I have several routers from dewalt, to festool, to bosch, and hitachi. I also have several sets of guide bushings, but either the bushing is too deep or too shallow. For example, I made a charcuterie tray using a mdf template and a 3/4" dia tray bit. Due to the sizes of the cut outs, I needed an extended base, which I have form my OF 1400. However, the base is around 1/4 thick and the only bushing that I have for a 3/4" dia bit has a projection that is around 1/4", so it doesn't work. I resorted to making an mdf base in two parts: the lower part was planed down to about 1/8 and the upper part remained at 1/4". I then made a cutout in the upper part so that my router could recess indie the upper part, but no pass thru the lower part. I then epoxied them together. Not the best base and not something I want to use much. So, my question is, where can I get custom bushings, or at least bushing that aren't off the shelf at Lowes? I've tried Peachtree, WoodlineUSA, TreelineUSA, and I even reached out to Whiteside and Amana. I saw a thread about busing storage in a pinned post and it appeared that the feller had a lot of different sizes. I'm sure I could find a machine shop and give them the specs, but I bet they'd run $100 ea. Any ideas? Thanks.


----------



## old55 (Aug 11, 2013)

Welcome to the forum.


----------



## DesertRatTom (Jul 3, 2012)

I've never seen what you describe. But for a tray, you might not need a bushing. You might get the job done with something similar to this. Doesn't even have to be this complex. You just want to limit the movement of the router, so it doesn't wander out of control. You'll be doing this in multiple passes. Key is supporting top and bottom edges of the router base. I also suggest you mark a dot on the "top" of the router base so you can keep it properly oriented.

The side rails on the long end will add strength and rigidity to the base. I'd make the gap near double the width of your bowl bit. These are also used to level a surface. The outside box is necessary for flattening and may be useful for raising the bowl blank if it's pretty deep. Those bits are not really made for a deep bowl. If it's deep, you might need an extension for your router.


----------



## BenchmarkWorkshop (12 mo ago)

So here is a pic of the tray. The larger openings are 6" across. It's not a leveling issue, it's a pattern template issue.


----------



## jw2170 (Jan 24, 2008)

Welcome to the forum, @BenchmarkWorkshop .

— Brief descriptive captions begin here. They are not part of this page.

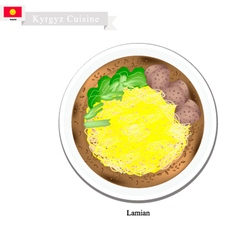 Lamian or chinese style noodle soup with beef vector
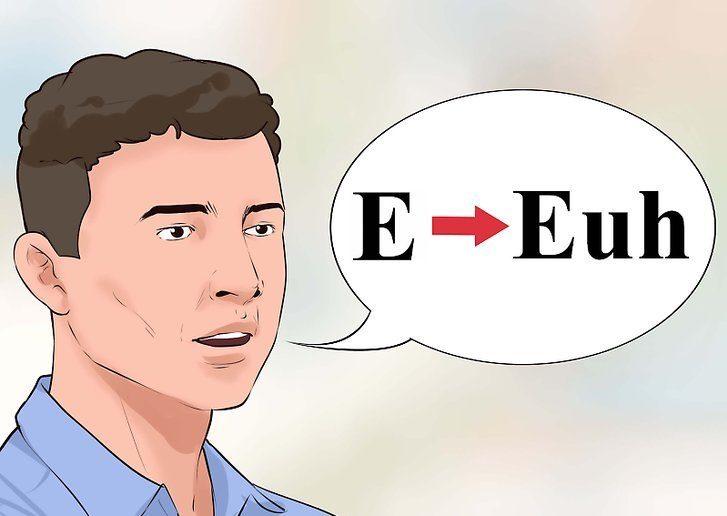 abecedario frances sonido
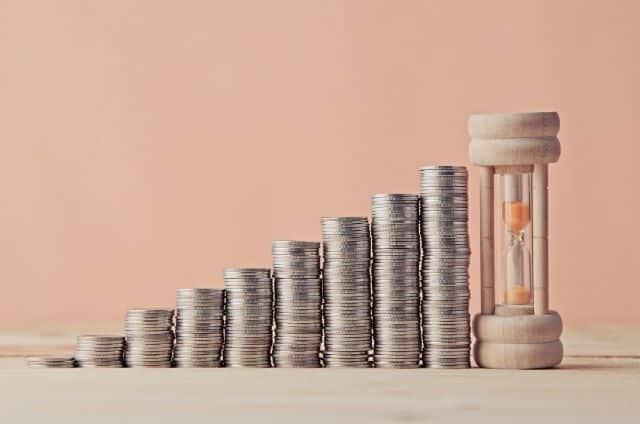 Como escolher os melhores fundos de investimentos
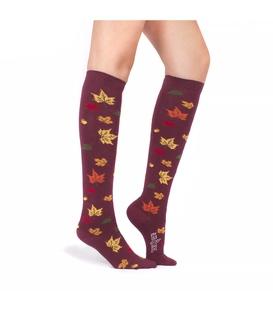 جوراب زیر زانو Alter Socks طرح برگ های پاییزی
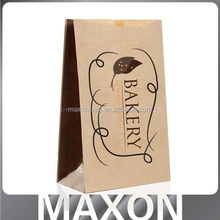 Fashion Recyclable kraft paper bag with clear window
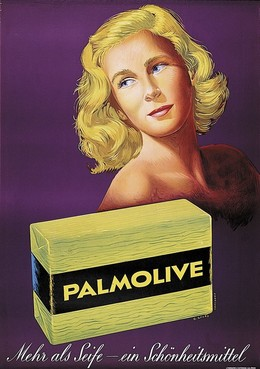 Palmolive – mehr als Seife, Georges Wicky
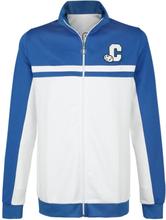 Sesam Stasjon - Krümelmonster - Team Cookie -Treningsjakke - hvit-blå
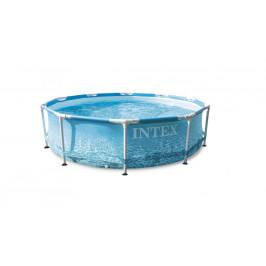 Bazén INTEX Metal Frame Ocean 3,05 x 0,76m písková filtrace 2m3/hod
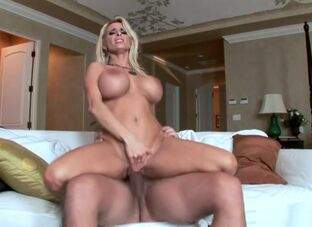 Hollis emery cumshot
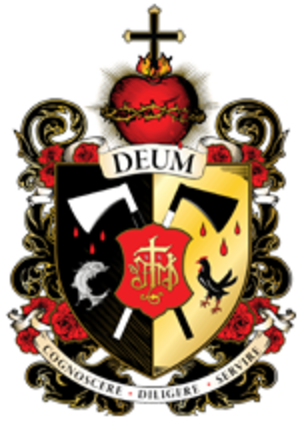 College of Saints John Fisher & Thomas More - Image: Fisher More College crest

Have you thought about a bearing guided cutter?


----------



## BenchmarkWorkshop (12 mo ago)

A bit with a bearing will only work on the perimeter and only after a perimeter is established. And I would have to use successively longer bits to keep using the established perimeter.


----------



## DesertRatTom (Jul 3, 2012)

BenchmarkWorkshop said:


> A bit with a bearing will only work on the perimeter and only after a perimeter is established. And I would have to use successively longer bits to keep using the established perimeter.


Not necessarily. Make your template from 3/4 mdf and use a plunge router with a bearing guided bit to cut the margins, then you can freehand clearing out the centers of each indent. You have the ridges to support the router, and if not, you can get a piece of Lexan to make an oversized base you can see through. Set the maximum depth on the plunge router, and the intermediate steps will be the in-between steps. That a very interesting tray. I've been thinking and addressing something more like a shallow bowl. 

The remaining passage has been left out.